──────── TEXTO DE REFERENCIA
38.             Pese a las difíciles condiciones por las temperaturas existentes, la Comisión constató que las celdas o pasillos no poseen calefacción y que a los internos se les prohibe tener en sus celdas estufas o calentadores portátiles. Los pasillos y celdas son extremadamente fríos, lo cual se intensifica con las continuas corrientes frías de viento que penetran por tragaluces o ventanas ubicadas en la parte superior de los muros que dan del pasillo a los patios de los pabellones, que no tienen vidrios y a los que no se les permite colocarle ningún tipo de protección para evitar el excesivo frío.  Algunas celdas presentan además filtraciones de agua  en las paredes y pisos que las hace húmedas al carecer de ventilación.

 

39.             En las celdas no hay energía. La poca luz artificial es tenue y se encuentra en los corredores; se informó por las directivas y los internos que sólo se prende unas horas al comienzo de la noche y luego se apaga. No hay posibilidad que los detenidos puedan leer o estudiar una vez que son encerrados en las celdas. 

 

40.             Cada celda posee dentro una letrina adosada al piso y un pequeño depósito superior de agua a la temperatura ambiental que utilizan para el desagüe y el aseo personal, sin mecanismos dispensadores como llaves o duchas.

 

41.             La Comisión pudo verificar que las bajas temperaturas que allí se presentan son tan fuertes que en el exterior de uno de los pabellones se encontraban tres bloques de hielo de considerable tamaño aún en forma sólida, que según los reclusos habían sido extraídos de los desagües internos de la edificación dos semanas antes de la visita de la Comisión.

 

42.             De acuerdo a lo anterior, la Comisión considera que las condiciones predispuestas para someter  las personas detenidas en la Cárcel de Challapalca constituyen un trato cruel, inhumano y degradante.

 

4.       Condiciones de aseo personal

 

43.             Las Reglas  Mínimas para el Tratamiento de los Reclusos establecen:

 

15.       Se exigirá de los reclusos aseo personal y a tal efecto dispondrán de agua y de los artículos de aseo indispensables para su salud y limpieza.

 

16.       Se facilitará a los reclusos medios para el cuidado del cabello y de la barba, a fin de que se presenten de un modo correcto y conserven el respeto de sí mismos; los hombres deberán poder afeitarse con regularidad.

 

44.             La mayoría de los internos entrevistados señalaron que el aseo personal no se puede realizar con frecuencia diaria por la temperatura helada del agua; solamente lo realizan dos veces por semana. Asimismo, señalaron que no reciben los elementos requeridos para lavar las ropas, las celdas, baños y otros lugares de los pabellones. Se estableció además, que el agua para el aseo es tomada del río Maure que pasa cerca al penal, sin darle tratamiento de purificación alguno.

 

45.             La Comisión considera que la Cárcel de Challapalca no cuenta con los medios higiénicos básicos para la salud y el aseo de las personas allí detenidas.
────────────────
──────── DATOS DEL EJERCICIO
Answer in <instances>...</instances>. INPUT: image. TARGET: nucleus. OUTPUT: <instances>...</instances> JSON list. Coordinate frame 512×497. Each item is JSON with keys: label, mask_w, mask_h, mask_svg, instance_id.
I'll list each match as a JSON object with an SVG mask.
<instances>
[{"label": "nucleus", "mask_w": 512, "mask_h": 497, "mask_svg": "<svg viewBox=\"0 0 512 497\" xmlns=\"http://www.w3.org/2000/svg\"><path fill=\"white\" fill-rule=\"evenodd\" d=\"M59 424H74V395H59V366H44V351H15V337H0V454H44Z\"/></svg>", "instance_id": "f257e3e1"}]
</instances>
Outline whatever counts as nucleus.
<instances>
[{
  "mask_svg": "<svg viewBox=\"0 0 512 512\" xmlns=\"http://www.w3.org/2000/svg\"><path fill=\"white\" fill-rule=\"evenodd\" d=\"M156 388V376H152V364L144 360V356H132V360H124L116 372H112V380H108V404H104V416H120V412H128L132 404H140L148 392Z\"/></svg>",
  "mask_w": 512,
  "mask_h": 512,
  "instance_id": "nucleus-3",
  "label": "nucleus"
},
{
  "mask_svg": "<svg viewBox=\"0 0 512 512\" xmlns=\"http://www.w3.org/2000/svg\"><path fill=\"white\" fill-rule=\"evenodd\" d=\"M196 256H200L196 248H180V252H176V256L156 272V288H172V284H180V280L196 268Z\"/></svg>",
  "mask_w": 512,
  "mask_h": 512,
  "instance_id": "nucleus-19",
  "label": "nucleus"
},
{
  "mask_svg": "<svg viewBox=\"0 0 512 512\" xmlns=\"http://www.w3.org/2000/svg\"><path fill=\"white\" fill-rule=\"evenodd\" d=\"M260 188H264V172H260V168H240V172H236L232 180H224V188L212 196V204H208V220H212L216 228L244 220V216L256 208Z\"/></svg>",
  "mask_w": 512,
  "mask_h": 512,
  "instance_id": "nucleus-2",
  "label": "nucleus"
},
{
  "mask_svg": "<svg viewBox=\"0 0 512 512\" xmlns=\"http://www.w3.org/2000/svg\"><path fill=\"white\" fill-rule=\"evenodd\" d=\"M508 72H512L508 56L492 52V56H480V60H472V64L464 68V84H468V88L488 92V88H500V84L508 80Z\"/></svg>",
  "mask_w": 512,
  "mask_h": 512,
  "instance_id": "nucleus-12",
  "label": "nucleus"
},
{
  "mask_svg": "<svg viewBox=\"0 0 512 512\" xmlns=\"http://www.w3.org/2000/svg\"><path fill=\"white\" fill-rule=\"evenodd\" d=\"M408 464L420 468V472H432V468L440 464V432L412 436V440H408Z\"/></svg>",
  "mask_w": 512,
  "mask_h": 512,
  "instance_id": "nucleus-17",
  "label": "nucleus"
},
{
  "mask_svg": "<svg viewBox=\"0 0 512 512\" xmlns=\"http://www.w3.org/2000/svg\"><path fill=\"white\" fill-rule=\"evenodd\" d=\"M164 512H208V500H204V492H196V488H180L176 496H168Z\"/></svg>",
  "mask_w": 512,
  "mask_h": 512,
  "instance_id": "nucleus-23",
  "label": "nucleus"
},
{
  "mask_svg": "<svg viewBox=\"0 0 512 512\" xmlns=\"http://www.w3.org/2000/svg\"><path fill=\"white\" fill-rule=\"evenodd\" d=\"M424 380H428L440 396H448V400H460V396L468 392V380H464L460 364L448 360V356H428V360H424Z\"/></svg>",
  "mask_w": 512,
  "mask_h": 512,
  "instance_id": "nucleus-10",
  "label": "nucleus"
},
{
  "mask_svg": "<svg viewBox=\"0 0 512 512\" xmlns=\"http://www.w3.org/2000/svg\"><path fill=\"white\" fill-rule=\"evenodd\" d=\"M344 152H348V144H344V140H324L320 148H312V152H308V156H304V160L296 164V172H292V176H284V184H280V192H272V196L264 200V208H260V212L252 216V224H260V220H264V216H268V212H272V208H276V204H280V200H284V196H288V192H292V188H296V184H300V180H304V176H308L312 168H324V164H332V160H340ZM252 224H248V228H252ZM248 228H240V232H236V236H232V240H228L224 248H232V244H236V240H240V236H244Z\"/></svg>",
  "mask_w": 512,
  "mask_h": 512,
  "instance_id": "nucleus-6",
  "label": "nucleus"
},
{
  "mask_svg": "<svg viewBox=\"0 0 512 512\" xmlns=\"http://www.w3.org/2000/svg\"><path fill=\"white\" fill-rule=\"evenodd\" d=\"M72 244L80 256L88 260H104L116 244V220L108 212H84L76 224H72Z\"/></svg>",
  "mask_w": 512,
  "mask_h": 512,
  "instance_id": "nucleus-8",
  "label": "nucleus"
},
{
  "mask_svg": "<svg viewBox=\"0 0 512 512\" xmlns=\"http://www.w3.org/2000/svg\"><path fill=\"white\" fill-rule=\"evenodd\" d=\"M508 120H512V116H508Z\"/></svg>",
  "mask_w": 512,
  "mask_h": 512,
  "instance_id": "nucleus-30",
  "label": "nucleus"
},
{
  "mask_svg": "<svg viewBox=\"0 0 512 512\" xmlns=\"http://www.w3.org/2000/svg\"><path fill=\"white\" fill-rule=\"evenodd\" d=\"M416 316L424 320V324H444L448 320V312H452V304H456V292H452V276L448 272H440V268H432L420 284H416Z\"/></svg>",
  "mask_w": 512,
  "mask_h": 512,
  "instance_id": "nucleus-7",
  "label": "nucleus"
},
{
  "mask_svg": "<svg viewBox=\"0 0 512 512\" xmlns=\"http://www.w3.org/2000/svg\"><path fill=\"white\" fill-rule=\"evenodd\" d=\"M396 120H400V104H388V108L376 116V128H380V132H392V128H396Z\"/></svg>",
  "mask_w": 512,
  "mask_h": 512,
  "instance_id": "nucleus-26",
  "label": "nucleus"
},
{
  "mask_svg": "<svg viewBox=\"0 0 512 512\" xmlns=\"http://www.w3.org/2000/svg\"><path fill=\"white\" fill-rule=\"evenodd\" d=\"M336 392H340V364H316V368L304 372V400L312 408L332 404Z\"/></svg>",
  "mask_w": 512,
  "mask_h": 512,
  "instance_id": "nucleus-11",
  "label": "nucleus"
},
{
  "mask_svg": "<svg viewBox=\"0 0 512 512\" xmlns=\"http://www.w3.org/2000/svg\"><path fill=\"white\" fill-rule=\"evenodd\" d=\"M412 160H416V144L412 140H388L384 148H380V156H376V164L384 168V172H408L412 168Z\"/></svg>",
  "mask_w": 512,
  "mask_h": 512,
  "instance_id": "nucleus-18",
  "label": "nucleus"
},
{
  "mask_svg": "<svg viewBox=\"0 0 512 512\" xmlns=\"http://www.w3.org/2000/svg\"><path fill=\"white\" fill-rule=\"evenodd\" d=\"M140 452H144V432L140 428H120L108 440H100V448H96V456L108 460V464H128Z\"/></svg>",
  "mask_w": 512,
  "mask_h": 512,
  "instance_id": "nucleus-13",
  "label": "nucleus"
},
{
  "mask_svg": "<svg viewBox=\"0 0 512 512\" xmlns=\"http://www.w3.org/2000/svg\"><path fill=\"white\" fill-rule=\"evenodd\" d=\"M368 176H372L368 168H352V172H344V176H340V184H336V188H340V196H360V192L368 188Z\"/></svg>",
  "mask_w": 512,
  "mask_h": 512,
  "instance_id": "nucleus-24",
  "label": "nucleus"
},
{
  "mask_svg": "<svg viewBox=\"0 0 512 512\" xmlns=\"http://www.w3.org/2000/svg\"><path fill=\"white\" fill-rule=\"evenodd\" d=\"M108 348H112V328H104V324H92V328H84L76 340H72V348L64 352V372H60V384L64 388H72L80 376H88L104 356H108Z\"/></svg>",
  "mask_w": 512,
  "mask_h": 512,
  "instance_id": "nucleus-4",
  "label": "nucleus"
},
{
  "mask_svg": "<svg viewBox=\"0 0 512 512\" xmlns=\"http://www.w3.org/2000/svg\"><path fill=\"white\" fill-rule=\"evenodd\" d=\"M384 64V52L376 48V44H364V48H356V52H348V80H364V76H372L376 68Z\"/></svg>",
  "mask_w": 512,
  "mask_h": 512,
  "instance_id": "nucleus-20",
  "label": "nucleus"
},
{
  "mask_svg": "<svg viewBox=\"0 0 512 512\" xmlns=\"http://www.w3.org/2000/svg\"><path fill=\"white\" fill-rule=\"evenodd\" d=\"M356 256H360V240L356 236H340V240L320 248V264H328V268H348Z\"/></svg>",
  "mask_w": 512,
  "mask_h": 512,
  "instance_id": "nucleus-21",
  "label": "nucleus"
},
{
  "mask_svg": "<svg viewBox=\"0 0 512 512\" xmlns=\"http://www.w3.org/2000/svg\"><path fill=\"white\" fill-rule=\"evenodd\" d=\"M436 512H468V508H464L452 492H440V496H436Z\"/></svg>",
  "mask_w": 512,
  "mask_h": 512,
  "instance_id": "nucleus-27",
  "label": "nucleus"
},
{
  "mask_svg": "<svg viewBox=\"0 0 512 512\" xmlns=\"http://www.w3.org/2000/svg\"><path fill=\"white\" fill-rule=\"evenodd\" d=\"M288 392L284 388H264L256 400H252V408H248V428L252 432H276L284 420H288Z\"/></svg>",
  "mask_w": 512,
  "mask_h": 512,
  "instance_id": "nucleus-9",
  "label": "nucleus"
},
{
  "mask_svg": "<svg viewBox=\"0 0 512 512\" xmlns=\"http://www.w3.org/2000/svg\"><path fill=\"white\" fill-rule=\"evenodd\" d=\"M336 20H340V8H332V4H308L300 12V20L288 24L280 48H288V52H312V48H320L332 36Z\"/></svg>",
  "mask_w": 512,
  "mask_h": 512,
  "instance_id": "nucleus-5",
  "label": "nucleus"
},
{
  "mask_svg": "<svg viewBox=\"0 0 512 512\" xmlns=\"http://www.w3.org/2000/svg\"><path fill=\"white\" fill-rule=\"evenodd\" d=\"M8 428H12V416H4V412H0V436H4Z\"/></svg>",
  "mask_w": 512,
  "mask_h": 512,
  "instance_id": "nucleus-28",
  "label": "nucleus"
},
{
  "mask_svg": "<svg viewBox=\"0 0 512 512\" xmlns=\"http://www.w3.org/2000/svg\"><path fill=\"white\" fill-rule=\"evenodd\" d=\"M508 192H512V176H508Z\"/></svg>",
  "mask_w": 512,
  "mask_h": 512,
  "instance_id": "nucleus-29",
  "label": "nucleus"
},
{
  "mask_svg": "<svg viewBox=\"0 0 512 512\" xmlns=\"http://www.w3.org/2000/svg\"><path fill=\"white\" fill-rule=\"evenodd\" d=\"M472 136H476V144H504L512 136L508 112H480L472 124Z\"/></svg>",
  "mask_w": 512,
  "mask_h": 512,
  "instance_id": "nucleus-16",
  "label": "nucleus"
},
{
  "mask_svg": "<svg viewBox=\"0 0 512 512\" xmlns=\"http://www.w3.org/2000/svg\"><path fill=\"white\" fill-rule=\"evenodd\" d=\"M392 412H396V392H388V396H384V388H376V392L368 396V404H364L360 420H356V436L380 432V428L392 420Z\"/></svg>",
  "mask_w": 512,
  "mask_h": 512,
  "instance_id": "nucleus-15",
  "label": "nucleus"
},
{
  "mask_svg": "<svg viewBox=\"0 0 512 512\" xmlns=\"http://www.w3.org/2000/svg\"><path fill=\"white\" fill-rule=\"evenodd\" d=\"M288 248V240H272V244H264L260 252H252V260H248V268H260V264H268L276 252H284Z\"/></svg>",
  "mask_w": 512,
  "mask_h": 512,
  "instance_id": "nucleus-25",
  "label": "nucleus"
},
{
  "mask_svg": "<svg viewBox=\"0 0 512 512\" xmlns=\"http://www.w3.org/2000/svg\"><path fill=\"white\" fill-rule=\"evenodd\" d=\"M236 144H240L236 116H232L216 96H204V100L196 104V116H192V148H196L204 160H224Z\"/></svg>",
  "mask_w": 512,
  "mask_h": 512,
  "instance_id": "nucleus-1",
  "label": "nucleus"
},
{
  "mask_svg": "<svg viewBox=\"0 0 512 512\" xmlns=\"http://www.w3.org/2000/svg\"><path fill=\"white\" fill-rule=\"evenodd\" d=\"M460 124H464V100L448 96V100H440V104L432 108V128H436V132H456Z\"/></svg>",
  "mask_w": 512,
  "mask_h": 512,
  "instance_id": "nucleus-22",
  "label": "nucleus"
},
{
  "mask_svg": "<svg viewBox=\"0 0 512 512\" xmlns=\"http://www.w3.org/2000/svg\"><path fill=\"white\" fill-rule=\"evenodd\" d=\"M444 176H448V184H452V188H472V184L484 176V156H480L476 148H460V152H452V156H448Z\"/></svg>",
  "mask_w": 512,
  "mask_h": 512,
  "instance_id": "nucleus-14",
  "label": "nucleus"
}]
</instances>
────────────────
= EJERCICIOS =
A) Según el informe sobre la Cárcel de Challapalca, ¿de qué río se toma el agua que usan los internos para el aseo?
B) Cambia en el informe sobre la Cárcel de Challapalca el fragmento que empieza con las palabras que contienen "40.             Cada celda" y termina con "de la Comisión.". Escríbelo poniendo "trozos de hielo" en lugar de "bloques de hielo".
C) Sigue escribiendo el informe sobre la Cárcel de Challapalca a partir de su última oración.

= RESPUESTAS =
A) Del río Maure, que pasa cerca del penal, sin ningún tratamiento de purificación.

B)
40.             Cada celda posee dentro una letrina adosada al piso y un pequeño depósito superior de agua a la temperatura ambiental que utilizan para el desagüe y el aseo personal, sin mecanismos dispensadores como llaves o duchas.

 

41.             La Comisión pudo verificar que las bajas temperaturas que allí se presentan son tan fuertes que en el exterior de uno de los pabellones se encontraban tres trozos de hielo de considerable tamaño aún en forma sólida, que según los reclusos habían sido extraídos de los desagües internos de la edificación dos semanas antes de la visita de la Comisión.

C)
5.       Ropas y cama

 

46.             Las Reglas Mínimas para el Tratamiento de los Reclusos establecen:

 

17.1)    Todo recluso a quien no se permita vestir sus propias prendas recibirá las apropiadas al clima y suficientes para mantenerle en buena salud. Dichas prendas no deberán ser en modo alguno degradantes ni humillantes. 2) Todas las prendas deberán estar limpias y mantenidas en buen estado. La ropa interior se cambiará y lavará con la frecuencia necesaria para mantener la higiene.

 

18.       Cuando se autorice a los reclusos para que vistan sus propias prendas, se tomarán disposiciones en el momento de su ingreso en el establecimiento, para asegurarse de que están limpias y utilizables.

 

19.       Cada recluso dispondrá, en conformidad con los usos locales o nacionales, de una cama individual y de ropa de cama individual suficiente, mantenida convenientemente y mudada con regularidad a fin de asegurar su limpieza.

 

47.             Los reclusos visten sus propias ropas.  La dirección informó que suministraba siete frazadas a cada interno cuando ingresaban al penal.  Los detenidos por el contrario señalaron que solamente habían recibido dos frazadas por parte de la dirección, las que les fueron retiradas a las dos semanas por la misma dirección, y que tampoco les habían entregado unas casacas enviadas para ellos por el Comité Internacional de la Cruz Roja. La Comisión observó que las colchonetas se encuentran en su mayoría deterioradas por la humedad.

 

48.             La Comisión observa que la dirección del penal no garantiza la entrega de ropas y frazadas reglamentarias a la población carcelaria bajo su custodia, para que puedan soportar los rigores clima.  

 

6.       Alimentación

 

49.             Las Reglas Mínimas para el Tratamiento de los Reclusos establecen:

 

20.1)    Todo recluso recibirá de la administración, a las horas acostumbradas, una alimentación de buena calidad, bien preparada y servida, cuyo valor nutritivo sea suficiente para el mantenimiento de su salud y de sus fuerzas. 2) Todo recluso deberá tener la posibilidad de proveerse de agua potable cuando la necesite.

 

50.             Código de Ejecución Penal de Perú señala:

 

Artículo 17. La Administración Penitenciaria proporciona al interno la alimentación preparada que cumpla con las normas dietéticas y de higiene establecidas por la autoridad de salud.

 

51.             La dirección del penal informó que a los reclusos les proveían de comida tres veces al día, con una dieta balanceada y variada de acuerdo a las posibilidades y al presupuesto de $ 2.50 soles (aproximadamente .60 centavos de dólar) diario por interno. En otros informes la Defensoría del Pueblo, como comentaron por algunos internos, se señaló que el monto diario asignado para cada recluso era de $3.50 (aproximadamente un dólar).[17]

 

52.             Los internos por su parte manifestaron que la comida era de regular calidad, sin variedad.  Que no había posibilidades de mejorarla por ellos mismos a través de cocinas propias o para atender con dieta especial a aquellas personas que lo requerían por su estado de salud.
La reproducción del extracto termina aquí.